GOAL OF THE EXERCISE: Transcribe the data exactly, omitting whatever pictures it holds.

DATA PROVIDED:
=======

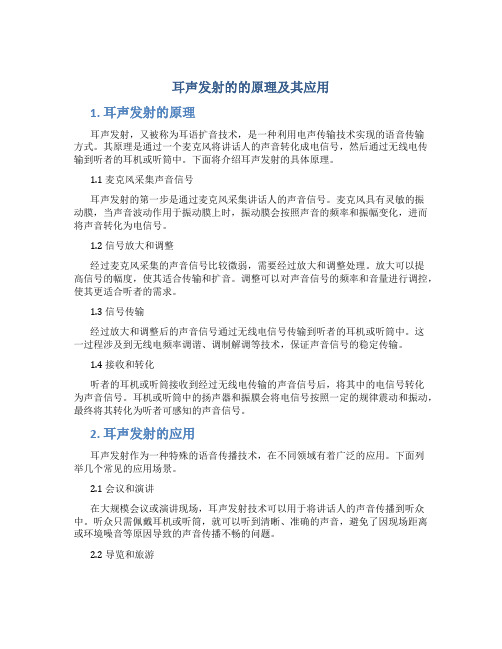 耳声发射的的原理及其应用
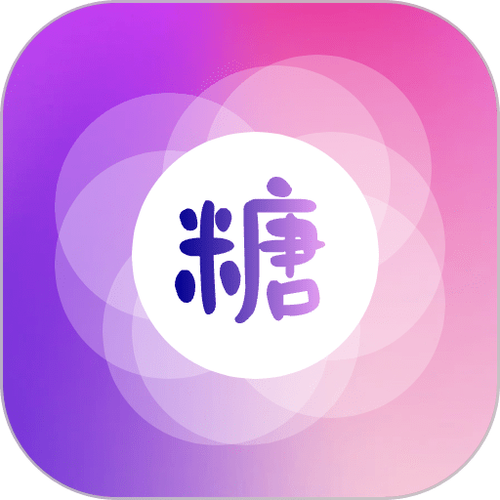 糖心vlog破解版可下载视频轻量版免费版缩略图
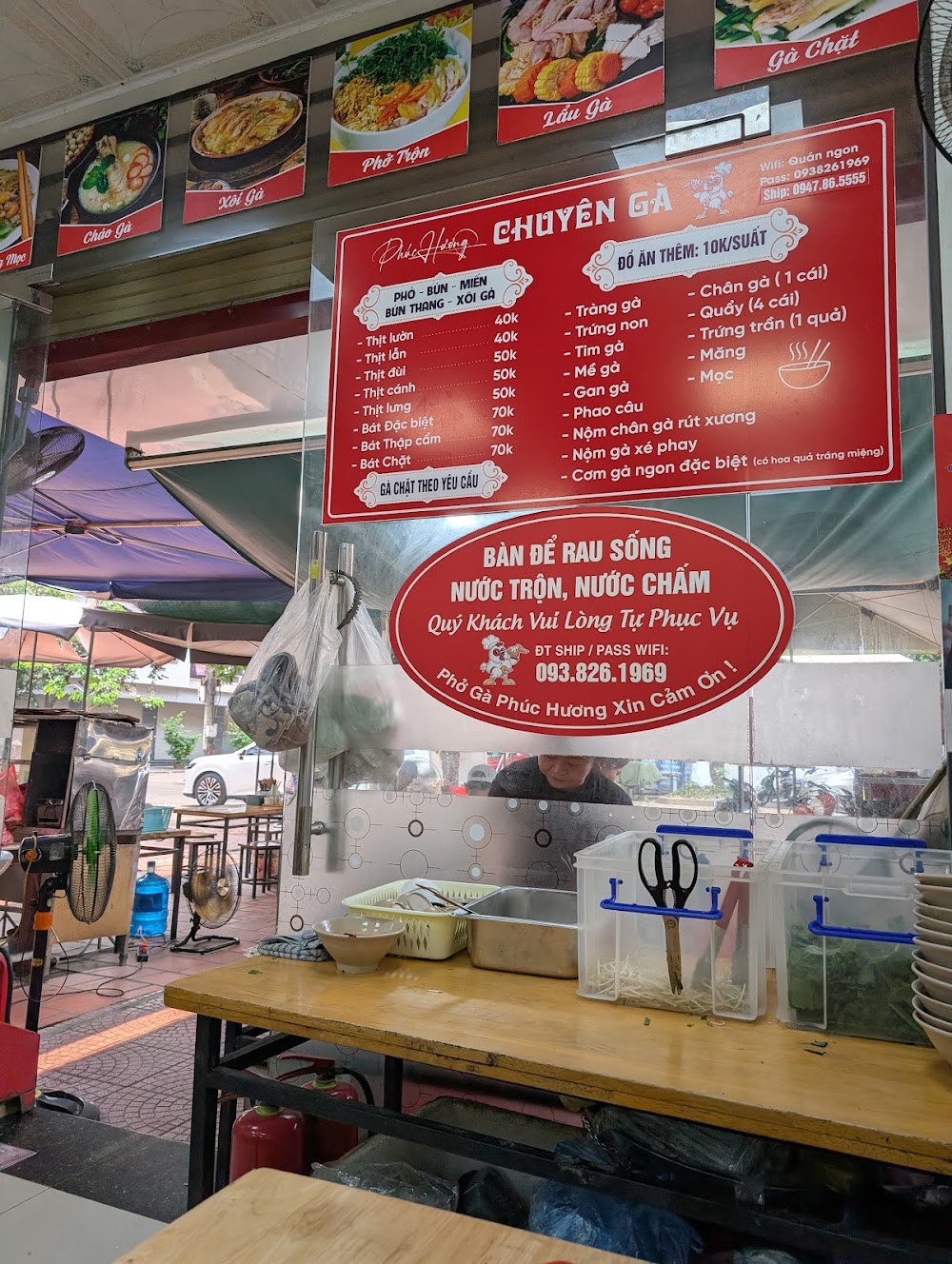 PHỞ GÀ- BÚN THANG PHÚC HƯƠNG CHỢ SUỐI HOA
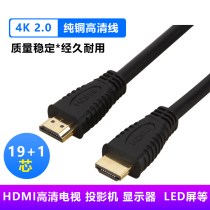 4K HD line 19 1 core all copper 2 0 version hdmi line player set-top box computer TV projection data cable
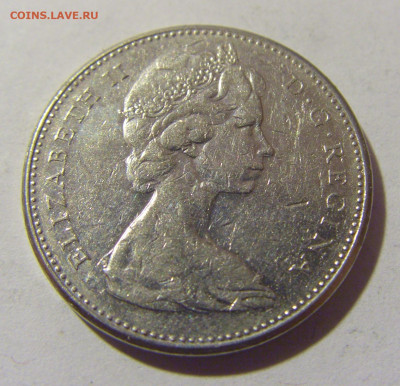 5 центов 1968 Канада №1 25.03.2023 22:00 МСК - CIMG7328.JPG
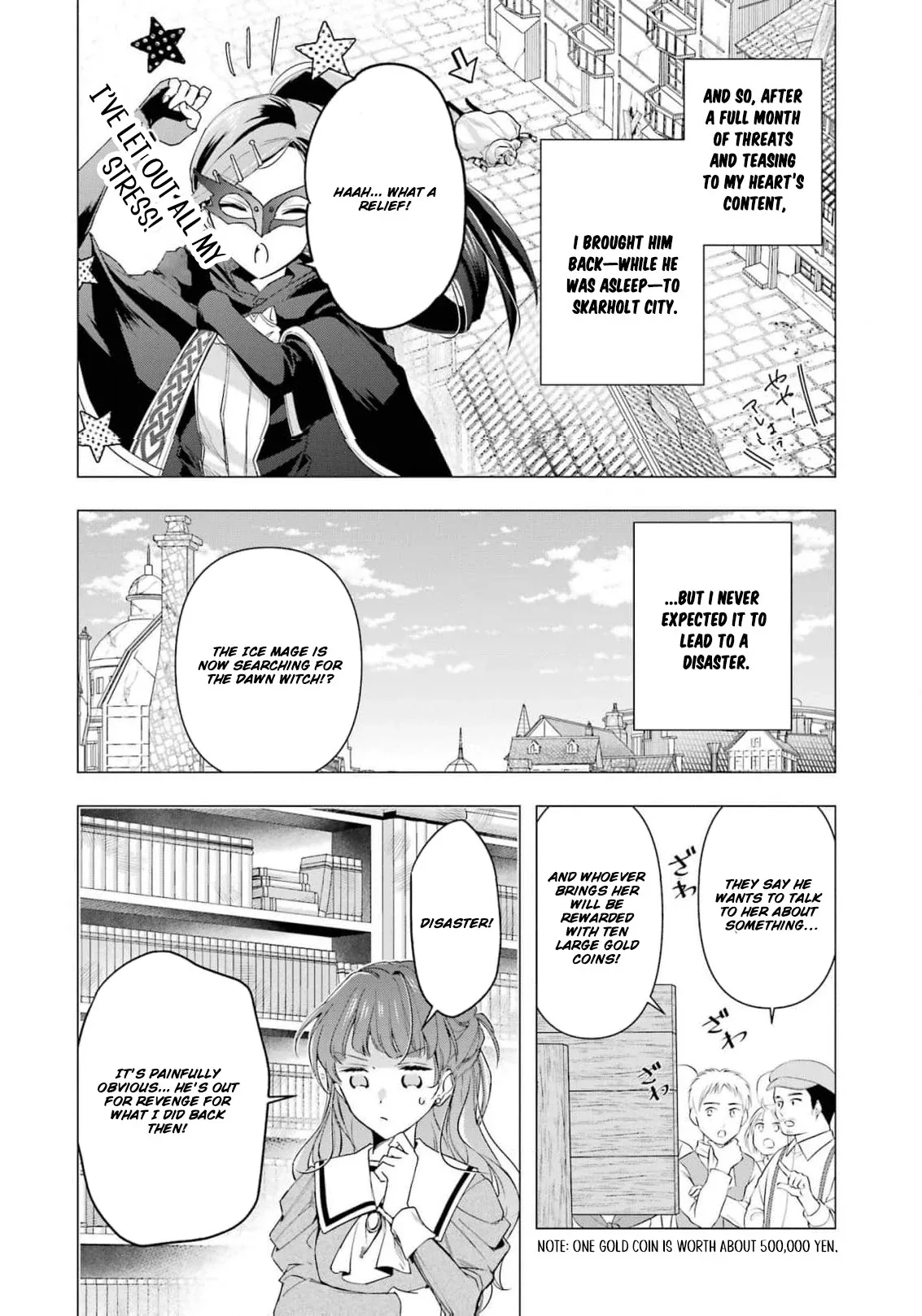 He Swore He’d Never Love Me. But Fell for My Disguise Instead! Chapter 2 page 17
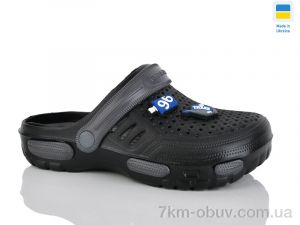 купить DeMur CD48 чорний-графіт оптом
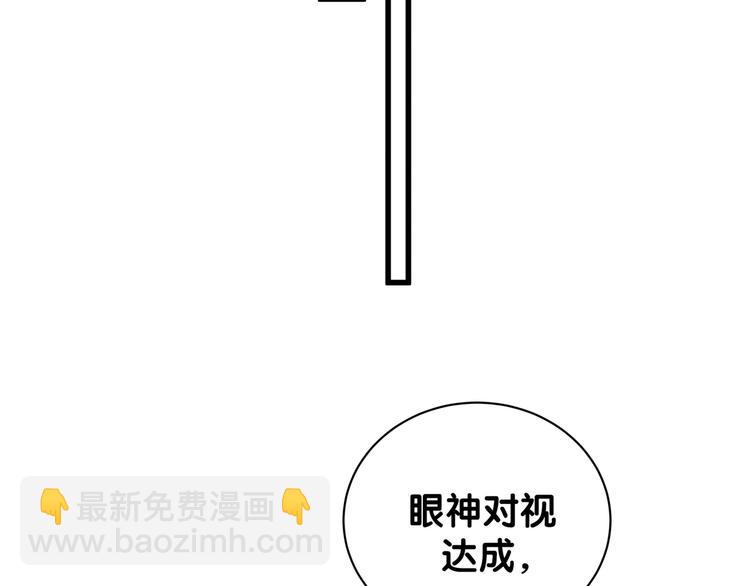 第124话 突然好想见他91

=======

TASK SOLUTION:
 耳声发射的的原理及其应用
 糖心vlog破解版可下载视频轻量版免费版缩略图
 PHỞ GÀ- BÚN THANG PHÚC HƯƠNG CHỢ SUỐI HOA
 4K HD line 19 1 core all copper 2 0 version hdmi line player set-top box computer TV projection data cable
 5 центов 1968 Канада №1 25.03.2023 22:00 МСК - CIMG7328.JPG
 He Swore He’d Never Love Me. But Fell for My Disguise Instead! Chapter 2 page 17
 купить DeMur CD48 чорний-графіт оптом
 第124话 突然好想见他91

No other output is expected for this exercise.